## [What needs to be done]
Repeat exactly the lines from the one containing "L14.85,7.573 L11.283,7.573 L11.283,5.242" through the last line of the records below, both included, and nothing else.

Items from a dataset
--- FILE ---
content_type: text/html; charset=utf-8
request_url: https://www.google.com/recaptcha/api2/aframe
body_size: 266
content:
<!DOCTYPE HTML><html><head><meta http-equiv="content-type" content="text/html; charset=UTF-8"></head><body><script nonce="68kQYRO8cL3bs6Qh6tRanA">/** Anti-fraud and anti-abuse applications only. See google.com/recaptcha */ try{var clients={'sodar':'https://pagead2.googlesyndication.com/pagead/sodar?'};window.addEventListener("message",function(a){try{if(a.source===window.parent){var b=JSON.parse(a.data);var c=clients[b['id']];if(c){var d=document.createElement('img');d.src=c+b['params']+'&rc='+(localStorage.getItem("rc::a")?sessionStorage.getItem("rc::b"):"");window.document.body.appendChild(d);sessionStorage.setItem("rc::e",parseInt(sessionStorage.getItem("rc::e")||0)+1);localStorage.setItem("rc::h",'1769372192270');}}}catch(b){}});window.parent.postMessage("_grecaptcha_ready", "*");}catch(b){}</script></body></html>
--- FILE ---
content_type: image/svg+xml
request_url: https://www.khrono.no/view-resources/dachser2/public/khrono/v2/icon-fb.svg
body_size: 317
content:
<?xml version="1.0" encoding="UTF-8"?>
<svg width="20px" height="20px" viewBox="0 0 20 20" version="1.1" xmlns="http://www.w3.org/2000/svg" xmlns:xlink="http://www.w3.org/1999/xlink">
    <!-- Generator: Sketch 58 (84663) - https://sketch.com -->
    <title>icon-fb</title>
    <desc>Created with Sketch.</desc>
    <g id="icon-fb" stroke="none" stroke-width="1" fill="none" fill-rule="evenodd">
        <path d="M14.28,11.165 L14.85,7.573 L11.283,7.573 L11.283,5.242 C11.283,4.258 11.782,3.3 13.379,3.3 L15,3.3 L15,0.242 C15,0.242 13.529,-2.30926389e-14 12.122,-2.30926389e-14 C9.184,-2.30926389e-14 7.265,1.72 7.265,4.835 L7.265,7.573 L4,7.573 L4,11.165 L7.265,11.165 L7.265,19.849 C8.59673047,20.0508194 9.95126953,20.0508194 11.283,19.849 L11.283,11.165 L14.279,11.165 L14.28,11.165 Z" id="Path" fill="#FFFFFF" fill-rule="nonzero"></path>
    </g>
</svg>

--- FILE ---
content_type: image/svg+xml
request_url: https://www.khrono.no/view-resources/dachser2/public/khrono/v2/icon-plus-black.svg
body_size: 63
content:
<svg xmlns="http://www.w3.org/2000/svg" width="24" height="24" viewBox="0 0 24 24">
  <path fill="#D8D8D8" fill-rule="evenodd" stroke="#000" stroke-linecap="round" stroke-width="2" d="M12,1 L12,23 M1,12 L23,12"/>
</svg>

## [Response box]
        <path d="M14.28,11.165 L14.85,7.573 L11.283,7.573 L11.283,5.242 C11.283,4.258 11.782,3.3 13.379,3.3 L15,3.3 L15,0.242 C15,0.242 13.529,-2.30926389e-14 12.122,-2.30926389e-14 C9.184,-2.30926389e-14 7.265,1.72 7.265,4.835 L7.265,7.573 L4,7.573 L4,11.165 L7.265,11.165 L7.265,19.849 C8.59673047,20.0508194 9.95126953,20.0508194 11.283,19.849 L11.283,11.165 L14.279,11.165 L14.28,11.165 Z" id="Path" fill="#FFFFFF" fill-rule="nonzero"></path>
    </g>
</svg>

--- FILE ---
content_type: image/svg+xml
request_url: https://www.khrono.no/view-resources/dachser2/public/khrono/v2/icon-plus-black.svg
body_size: 63
content:
<svg xmlns="http://www.w3.org/2000/svg" width="24" height="24" viewBox="0 0 24 24">
  <path fill="#D8D8D8" fill-rule="evenodd" stroke="#000" stroke-linecap="round" stroke-width="2" d="M12,1 L12,23 M1,12 L23,12"/>
</svg>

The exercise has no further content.